Provided passage
● ● ● ● ● ● ●
Accordingly, so it was submitted, the State had failed to establish that the primary judge had erred in the exercise of her discretion in accordance with House v The King.[7]
[7] House v The King [1936] HCA 40; (1936) 55 CLR 499, 505 (Dixon, Evatt & McTiernan JJ).
The merits of the ground of appeal
It is convenient, first, to deal with the issue of the cross‑admissibility of the evidence.
In s 31A(1) of the Evidence Act, the term 'propensity evidence' is defined to mean:
(a)similar fact evidence or other evidence of the conduct of the accused person; or
(b)evidence of the character or reputation of the accused person or of a tendency that the accused person has or had.
Section 31A(2) states, relevantly, that propensity evidence is admissible in proceedings for an offence if the court considers:
(a)that the evidence would, either by itself or having regard to other evidence adduced or to be adduced, have significant probative value; and
(b)that the probative value of the evidence, compared to the degree of risk of an unfair trial, is such that fair‑minded people would think that the public interest in adducing all relevant evidence of guilt must have priority over the risk of an unfair trial.
The principles governing the admission of propensity evidence, pursuant to s 31A, are well established.
In RMD v The State of Western Australia,[8] Beech JA summarised various principles, enunciated in the case law, that are relevant in determining whether propensity evidence has significant probative value within s 31A(2)(a), as follows:
[8] RMD v The State of Western Australia [2017] WASCA 70; (2017) 266 A Crim R 67 [185]. See also RMD [50] ‑ [52] (Buss P); La Bianca v The State of Western Australia [2019] WASCA 105 [24] ‑ [26] (Buss P & Mazza JA), [144] (Mitchell JA); Lilley v The State of Western Australia [2019] WASCA 164 [59] (Buss P, Mazza & Beech JJA).
(1)In assessing whether evidence has significant probative value, the evidence is to be taken at its highest from the perspective of the prosecution.
(2)In determining whether propensity evidence would have significant probative value, the propensity evidence is not to be viewed in isolation. Section 31A(2)(a) expressly requires that attention be directed to whether, having regard to other evidence adduced or to be adduced, the propensity evidence would have significant probative value.
(3)Evidence has 'probative value' if the evidence could rationally affect, directly or indirectly, the assessment of a probability of the existence of a fact in issue.
(4)The test in s 31A(2)(a) will be satisfied if the court considers (that is, thinks) that the propensity evidence 'would' (as distinct from could), either by itself or having regard to other evidence adduced or to be adduced, rationally affect, to a significant extent, the assessment of the probability of the existence of a fact in issue.
(5)The adjective 'significant' in the phrase 'significant probative value' in s 31A(2)(a) connotes important or of consequence.
(6)If propensity evidence has probative value, then whether the probative value is 'significant' will depend upon the nature of the fact in issue to which it is relevant, and the significance or importance which the propensity evidence, either by itself or having regard to other evidence adduced or to be adduced, has in proving that fact.
● ● ● ● ● ● ●
Information given
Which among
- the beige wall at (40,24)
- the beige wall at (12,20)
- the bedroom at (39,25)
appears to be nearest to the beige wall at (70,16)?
● ● ● ● ● ● ●
Answer these from the propensity evidence passage:
1. Which subsection of the Evidence Act defines the term 'propensity evidence'?
2. In RMD v The State of Western Australia, who summarised the principles on significant probative value?
3. What does the adjective 'significant' in 'significant probative value' connote?
Please rely only on the propensity evidence passage.

1. Section 31A(1).
2. Beech JA.
3. Important or of consequence.